Here are all of Nick Foles' pass attempts in 2016, with analysis

Earlier this week, we cut up video of Alshon Jeffery and Torrey Smith, showing all of their targets in 2016. Today we'll look another free agent acquisition who is more of a known commodity, Nick Foles.

As you know, Foles started his career in Philly, filling in as the starting QB as a rookie in 2012, going 1-5 down the stretch but showing some positive signs. In 2013, he, of course, had his magical 27 TD / 2 INT season in which he led the NFL in YPA (9.1) and QB rating (119.2). 

In 2014, his play fell off significantly, although he was still able to guide the Eagles to a 6-2 record before being lost for the season with a shoulder injury.

Foles was then dealt to St. Louis, where he played one dreadful half-season before being benched. Now a backup, Foles played in two games for the Chiefs a year ago. Here were Foles' numbers in those two games, both of which were Chiefs wins:

Nick Foles Comp-Att Yards (YPA) TD-INT QB rating 
 At Colts16-22 (72.7%)223 2-0 135.2 
 Jaguars20-33 (60.6%)187 1-0 86.3 
 TOTAL36-55 (65.5%)410 3-0 105.9 

Here's video of every pass attempt in those two games:


• Foles’ numbers were good, but they should have been better because he missed two easy touchdown throws. He missed Charcandrick West on a swing pass that couldn’t have been more wide open. Pop Warner throw. He also missed a wide open Tyreek Hill in the end zone when he threw behind him. Big Red was visibly annoyed after that throw (not shown).

• Foles was also bailed out on an interception when two Jaguars had a chance to pick off his pass, but they ran into each other.

• Still, Foles made several impressive throws:

  1. His deep sideline throw to Travis Kelce against the Colts was money. Kelce was unable to hang on for the completed pass, but Foles couldn’t have put it in a better spot. 
  2. On his first throw in the Jaguars game, Foles dropped one in the bucket to Kelce.
  3. His 30-yard touch pass to the back of the end zone for Albert Wilson was awesome. 
  4. On his TD throw to Hill, Foles read the defense quickly and made an accurate (although easy) throw.

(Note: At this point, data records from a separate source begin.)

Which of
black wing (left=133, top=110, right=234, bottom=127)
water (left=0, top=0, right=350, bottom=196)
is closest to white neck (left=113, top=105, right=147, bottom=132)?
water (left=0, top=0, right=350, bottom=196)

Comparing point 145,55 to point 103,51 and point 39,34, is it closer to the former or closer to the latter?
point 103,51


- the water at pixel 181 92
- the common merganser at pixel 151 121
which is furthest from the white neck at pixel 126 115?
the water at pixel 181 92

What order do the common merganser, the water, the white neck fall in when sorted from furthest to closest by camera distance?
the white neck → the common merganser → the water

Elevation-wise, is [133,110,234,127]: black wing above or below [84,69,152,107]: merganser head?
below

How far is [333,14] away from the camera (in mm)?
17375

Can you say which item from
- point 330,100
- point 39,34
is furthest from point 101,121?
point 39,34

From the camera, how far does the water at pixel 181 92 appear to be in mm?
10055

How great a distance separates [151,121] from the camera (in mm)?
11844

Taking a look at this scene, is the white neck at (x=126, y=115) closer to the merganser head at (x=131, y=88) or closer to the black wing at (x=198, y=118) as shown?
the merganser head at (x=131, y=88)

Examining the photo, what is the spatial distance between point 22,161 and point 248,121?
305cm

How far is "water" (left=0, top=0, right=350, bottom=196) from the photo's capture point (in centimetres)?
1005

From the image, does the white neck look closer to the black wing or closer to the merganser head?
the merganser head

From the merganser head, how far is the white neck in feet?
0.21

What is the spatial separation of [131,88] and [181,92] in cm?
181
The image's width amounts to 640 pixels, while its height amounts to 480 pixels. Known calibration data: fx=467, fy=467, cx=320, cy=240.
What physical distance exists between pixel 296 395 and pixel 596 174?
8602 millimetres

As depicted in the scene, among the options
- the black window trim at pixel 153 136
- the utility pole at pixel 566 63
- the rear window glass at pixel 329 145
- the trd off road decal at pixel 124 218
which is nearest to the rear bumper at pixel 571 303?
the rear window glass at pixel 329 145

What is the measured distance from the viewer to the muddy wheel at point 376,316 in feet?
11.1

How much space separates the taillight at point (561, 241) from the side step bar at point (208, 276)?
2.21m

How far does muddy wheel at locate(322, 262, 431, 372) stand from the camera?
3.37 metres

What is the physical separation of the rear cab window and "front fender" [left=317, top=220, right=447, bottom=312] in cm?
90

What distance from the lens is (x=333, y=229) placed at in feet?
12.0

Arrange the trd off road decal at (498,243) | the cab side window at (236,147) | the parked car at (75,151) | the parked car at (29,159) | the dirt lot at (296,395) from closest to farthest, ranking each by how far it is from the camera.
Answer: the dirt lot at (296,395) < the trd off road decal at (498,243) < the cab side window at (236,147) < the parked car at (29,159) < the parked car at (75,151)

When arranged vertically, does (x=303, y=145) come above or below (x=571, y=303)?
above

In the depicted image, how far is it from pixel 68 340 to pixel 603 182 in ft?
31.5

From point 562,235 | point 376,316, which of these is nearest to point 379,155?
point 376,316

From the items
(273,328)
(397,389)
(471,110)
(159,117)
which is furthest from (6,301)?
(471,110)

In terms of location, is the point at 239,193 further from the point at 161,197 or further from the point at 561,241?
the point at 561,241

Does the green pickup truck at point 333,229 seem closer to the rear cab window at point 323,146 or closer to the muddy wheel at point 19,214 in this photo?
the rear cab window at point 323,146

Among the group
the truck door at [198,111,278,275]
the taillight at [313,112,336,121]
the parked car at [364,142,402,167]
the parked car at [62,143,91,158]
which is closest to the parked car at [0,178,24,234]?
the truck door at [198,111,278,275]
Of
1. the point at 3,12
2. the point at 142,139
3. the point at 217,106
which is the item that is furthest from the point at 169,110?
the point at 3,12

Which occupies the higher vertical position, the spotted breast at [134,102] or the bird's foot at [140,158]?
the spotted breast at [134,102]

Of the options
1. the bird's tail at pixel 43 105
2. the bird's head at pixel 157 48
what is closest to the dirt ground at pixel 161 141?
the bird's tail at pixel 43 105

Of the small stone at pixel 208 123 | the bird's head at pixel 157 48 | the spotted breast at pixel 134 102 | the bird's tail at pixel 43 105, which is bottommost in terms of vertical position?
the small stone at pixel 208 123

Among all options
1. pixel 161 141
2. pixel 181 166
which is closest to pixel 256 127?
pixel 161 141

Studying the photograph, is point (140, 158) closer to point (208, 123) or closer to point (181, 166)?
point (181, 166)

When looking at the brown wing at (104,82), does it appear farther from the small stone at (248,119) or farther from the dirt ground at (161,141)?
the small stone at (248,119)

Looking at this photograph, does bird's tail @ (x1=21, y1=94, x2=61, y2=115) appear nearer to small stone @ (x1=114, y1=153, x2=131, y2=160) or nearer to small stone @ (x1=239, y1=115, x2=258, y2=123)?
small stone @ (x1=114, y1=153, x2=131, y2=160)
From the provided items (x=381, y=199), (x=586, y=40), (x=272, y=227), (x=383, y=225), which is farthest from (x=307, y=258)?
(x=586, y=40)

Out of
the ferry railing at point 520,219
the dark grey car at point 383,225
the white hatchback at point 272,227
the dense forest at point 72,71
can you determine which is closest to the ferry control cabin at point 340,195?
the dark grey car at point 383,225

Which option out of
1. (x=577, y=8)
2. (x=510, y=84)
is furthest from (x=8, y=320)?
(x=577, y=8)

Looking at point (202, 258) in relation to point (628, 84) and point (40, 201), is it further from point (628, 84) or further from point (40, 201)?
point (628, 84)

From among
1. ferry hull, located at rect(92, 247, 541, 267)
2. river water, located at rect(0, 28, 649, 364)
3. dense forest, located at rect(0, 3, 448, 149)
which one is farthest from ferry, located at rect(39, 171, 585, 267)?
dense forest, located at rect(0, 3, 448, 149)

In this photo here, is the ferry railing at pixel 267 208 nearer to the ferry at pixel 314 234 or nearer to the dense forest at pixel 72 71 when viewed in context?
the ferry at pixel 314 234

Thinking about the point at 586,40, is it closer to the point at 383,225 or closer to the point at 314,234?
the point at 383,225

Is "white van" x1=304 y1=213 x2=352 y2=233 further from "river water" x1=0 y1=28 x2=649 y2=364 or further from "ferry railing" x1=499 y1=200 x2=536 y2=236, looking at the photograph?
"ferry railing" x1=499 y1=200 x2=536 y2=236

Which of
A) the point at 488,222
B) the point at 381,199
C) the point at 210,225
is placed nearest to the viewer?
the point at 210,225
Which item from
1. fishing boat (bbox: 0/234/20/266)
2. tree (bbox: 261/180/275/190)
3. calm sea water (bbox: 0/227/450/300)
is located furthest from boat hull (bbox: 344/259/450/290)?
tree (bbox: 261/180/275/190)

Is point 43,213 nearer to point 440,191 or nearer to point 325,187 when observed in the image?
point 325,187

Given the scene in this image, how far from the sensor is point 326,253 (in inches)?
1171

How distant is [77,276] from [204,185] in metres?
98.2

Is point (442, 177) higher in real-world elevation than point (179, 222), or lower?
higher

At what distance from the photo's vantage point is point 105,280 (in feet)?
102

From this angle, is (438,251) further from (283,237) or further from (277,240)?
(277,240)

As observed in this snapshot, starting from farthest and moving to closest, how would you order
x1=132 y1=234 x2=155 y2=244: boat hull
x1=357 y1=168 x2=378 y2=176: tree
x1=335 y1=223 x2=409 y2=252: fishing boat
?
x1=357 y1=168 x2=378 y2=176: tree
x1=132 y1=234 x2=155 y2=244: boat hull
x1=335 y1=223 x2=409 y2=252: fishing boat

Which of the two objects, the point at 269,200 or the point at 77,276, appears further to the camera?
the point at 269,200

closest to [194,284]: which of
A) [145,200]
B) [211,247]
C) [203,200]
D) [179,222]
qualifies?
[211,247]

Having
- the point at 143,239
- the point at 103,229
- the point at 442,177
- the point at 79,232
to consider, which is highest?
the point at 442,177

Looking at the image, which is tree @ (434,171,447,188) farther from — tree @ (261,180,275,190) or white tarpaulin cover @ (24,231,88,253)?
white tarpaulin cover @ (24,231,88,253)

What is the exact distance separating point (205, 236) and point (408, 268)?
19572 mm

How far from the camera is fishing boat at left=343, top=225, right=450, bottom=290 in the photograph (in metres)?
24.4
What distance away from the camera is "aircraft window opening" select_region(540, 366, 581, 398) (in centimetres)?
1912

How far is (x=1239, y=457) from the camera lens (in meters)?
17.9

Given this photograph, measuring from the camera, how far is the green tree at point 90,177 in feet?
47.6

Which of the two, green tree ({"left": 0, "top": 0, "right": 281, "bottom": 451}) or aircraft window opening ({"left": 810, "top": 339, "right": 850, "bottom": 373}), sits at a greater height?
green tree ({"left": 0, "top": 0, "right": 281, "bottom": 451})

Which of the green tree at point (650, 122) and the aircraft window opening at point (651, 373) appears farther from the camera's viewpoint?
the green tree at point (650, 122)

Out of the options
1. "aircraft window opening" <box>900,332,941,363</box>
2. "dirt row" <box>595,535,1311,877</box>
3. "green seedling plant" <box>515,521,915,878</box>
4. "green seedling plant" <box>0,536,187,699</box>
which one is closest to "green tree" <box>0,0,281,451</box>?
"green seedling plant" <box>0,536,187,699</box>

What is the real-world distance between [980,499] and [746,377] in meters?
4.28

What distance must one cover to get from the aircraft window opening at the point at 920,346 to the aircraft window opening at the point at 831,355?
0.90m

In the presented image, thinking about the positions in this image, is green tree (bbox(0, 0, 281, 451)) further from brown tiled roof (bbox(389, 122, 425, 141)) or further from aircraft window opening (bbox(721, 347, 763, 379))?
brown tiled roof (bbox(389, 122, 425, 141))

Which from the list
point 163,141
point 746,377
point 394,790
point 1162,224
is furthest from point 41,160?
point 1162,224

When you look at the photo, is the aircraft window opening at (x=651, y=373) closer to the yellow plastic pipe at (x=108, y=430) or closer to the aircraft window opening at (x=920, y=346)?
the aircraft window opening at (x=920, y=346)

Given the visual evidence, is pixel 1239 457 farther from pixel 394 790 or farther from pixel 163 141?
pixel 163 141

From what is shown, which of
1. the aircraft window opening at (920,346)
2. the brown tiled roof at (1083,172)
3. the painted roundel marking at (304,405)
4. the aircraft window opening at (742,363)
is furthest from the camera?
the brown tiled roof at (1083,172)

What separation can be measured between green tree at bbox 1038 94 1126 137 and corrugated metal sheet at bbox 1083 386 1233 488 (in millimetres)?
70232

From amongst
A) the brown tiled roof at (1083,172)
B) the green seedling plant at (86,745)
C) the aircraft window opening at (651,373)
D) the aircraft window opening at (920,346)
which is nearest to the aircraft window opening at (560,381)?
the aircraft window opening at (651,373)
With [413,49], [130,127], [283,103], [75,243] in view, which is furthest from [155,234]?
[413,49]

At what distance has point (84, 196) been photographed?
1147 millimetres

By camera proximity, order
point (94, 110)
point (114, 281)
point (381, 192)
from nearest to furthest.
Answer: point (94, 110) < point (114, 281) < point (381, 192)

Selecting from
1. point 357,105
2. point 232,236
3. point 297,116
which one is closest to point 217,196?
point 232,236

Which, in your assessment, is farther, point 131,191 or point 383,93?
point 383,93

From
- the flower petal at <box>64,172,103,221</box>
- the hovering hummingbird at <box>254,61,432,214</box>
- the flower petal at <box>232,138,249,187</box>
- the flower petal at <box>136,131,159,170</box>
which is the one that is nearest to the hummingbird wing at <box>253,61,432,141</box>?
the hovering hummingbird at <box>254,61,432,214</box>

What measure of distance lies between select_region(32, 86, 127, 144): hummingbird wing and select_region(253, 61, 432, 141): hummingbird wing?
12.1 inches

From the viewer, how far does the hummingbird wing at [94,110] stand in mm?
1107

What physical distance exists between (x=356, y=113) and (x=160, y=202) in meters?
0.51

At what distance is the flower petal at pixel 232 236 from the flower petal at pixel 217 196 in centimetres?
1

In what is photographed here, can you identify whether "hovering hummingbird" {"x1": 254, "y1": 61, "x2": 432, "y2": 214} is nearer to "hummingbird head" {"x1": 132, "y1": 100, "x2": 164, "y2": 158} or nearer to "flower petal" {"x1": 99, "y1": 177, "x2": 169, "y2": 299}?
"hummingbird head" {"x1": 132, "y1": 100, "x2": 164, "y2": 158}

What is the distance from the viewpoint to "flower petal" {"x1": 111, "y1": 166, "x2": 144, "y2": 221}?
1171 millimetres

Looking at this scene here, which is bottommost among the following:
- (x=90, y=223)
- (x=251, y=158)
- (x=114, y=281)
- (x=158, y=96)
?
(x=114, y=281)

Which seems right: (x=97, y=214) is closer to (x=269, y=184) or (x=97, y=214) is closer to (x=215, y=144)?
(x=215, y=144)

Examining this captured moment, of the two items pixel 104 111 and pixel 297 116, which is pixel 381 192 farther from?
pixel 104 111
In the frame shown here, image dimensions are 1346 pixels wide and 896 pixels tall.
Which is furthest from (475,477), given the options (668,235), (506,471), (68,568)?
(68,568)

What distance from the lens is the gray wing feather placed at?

• Against the Colts, Foles entered the game two different times after Alex Smith was injured. Sometimes the mindset of a backup can be, “Just don’t mess it up.” Foles played like he was a starter, looking to take shots down the field, instead of settling for easy throws. Oddly enough, when he started the following week against the Jags, he was less willing to let it rip.

• As we know already, Foles isn’t the fleetest of foot. That hasn’t changed.

• Near the end of his tenure in Philly, Foles developed the bad habit of retreating in the pocket when he felt pressure. There were no hints at all of that in the two games he played last year. In fact, he did a nice job stepping up in the pocket when he felt the outside rush.

• On his deep ball to Tyreek Hill for 50 yards, while it wasn’t the prettiest throw you’ll ever see, I do like that he let his guy make a play against single coverage. In the case of the Eagles, throwing up deep balls to Alshon Jeffery against single coverage and hoping for the best isn’t the worst idea.

Conclusion: While there's certainly a very good argument that the Eagles mishandled their backup quarterback situation, money-wise, there's little question in my mind that Foles is a significant upgrade over Chase Daniel. While Daniel doesn't have much of a resume in actual games, I did get to see him in training camp every day for a month, and obviously, as everyone saw, his play in the preseason was uninspiring.

Foles' name is now tainted after a bad season with a horribly run Rams team, but in my view, he's an excellent backup, and there's an argument to be made that's he's better than a very small handful of quarterbacks that will start Week 1 this year.

Should the Eagles need him at some point, he'll be in an offense he already knows, and should be able to provide competent QB play.